Nada más regresar el príncipe a Madrid con la faena hecha, le ordenó a Arias que acelerara los trámites de la «Operación Golondrina»: el abandono del Sáhara con toda urgencia. No es de extrañar que Hassan le telefoneara después para felicitarlo y decirle que había estado muy bien. Y hasta es muy posible que Kissinger también le aplaudiera por su gesto y su decidida acción. ¿Gesto? ¿Qué gesto? ¿Acción? ¿Qué decidida acción? El 8 de noviembre, el ministro Carro se humilló como no está en los escritos y se plegó a escribir la increíble carta ya analizada, que Hassan le estuvo dictando para dirigírsela a sí mismo. Y el 14 de noviembre, en el momento culminante de la agonía de Franco, el gobierno firmó el llamado «Acuerdo de Madrid» por el que capitulaba ante Marruecos y Mauritania y les entregaba el control total del Sáhara.

En realidad, la entrega sería tan sólo a Marruecos. Posteriormente, Mauritania, cuya presencia no tenía otro sentido que ser el convidado de piedra, también se alejaría. La salida del Sáhara, sin lucha ni negociación previa, fue absolutamente ignominiosa. Además de una humillación para un Ejército que estaba dispuesto a combatir por la dignidad de un gobierno absolutamente indigno. Y abandonar a su suerte a los saharauis —es decir, a la voluntad de un sátrapa como lo era aquel rey moro—, una completa traición. Ignominia y traición que se ha venido perpetuando durante todos estos años por parte de casi toda la clase política española con sus colores variopintos de gobierno y de oposición.

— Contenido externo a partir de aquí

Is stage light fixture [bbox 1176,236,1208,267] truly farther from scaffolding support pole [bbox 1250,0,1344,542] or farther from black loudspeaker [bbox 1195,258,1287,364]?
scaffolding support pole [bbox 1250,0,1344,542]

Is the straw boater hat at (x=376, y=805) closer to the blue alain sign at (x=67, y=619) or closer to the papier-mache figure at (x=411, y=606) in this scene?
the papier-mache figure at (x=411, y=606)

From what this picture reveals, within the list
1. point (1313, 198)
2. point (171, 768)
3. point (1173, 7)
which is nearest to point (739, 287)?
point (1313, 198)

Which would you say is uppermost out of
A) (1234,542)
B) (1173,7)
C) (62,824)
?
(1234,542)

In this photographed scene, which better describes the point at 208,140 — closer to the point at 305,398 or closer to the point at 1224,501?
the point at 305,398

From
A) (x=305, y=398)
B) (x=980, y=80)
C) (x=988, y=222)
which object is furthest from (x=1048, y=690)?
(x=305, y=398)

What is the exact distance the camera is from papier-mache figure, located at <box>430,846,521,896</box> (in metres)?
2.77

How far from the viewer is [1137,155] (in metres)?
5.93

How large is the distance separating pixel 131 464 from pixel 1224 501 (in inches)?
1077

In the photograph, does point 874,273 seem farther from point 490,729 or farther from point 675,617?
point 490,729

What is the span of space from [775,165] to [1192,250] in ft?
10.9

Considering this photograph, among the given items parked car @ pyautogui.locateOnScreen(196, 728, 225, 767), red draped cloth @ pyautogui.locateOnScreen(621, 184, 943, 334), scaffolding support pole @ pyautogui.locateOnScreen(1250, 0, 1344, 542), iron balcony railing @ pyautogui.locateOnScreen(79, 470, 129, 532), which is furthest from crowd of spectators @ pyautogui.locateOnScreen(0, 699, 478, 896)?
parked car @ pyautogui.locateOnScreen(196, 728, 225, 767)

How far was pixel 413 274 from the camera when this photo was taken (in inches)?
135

¿Por qué al príncipe le hicieron creer que era mejor una salida humillante que la dignidad con lucha? ¿Quién fabricó la especie de que lo mejor era atornillar al Ejército, maniatarlo, porque un ejército victorioso hubiera sido negativo para el futuro rey? La historia contemporánea española, incluso desde la edad moderna, está trufada de malos y débiles políticos, y de pusilánimes e incapaces monarcas. Sobran los ejemplos. Por eso se lanzan frases para la propaganda que justifiquen hechos infames que después pretenderán imponerse como verdades absolutas. Ése es el estigma de la mala política, de los gobernantes mediocres. Lo cierto es que en la crisis del Sáhara, don Juan Carlos, incomprensiblemente, no confió en su Ejército. Ese Ejército que demostraría serle fiel y leal posteriormente, durante su reinado.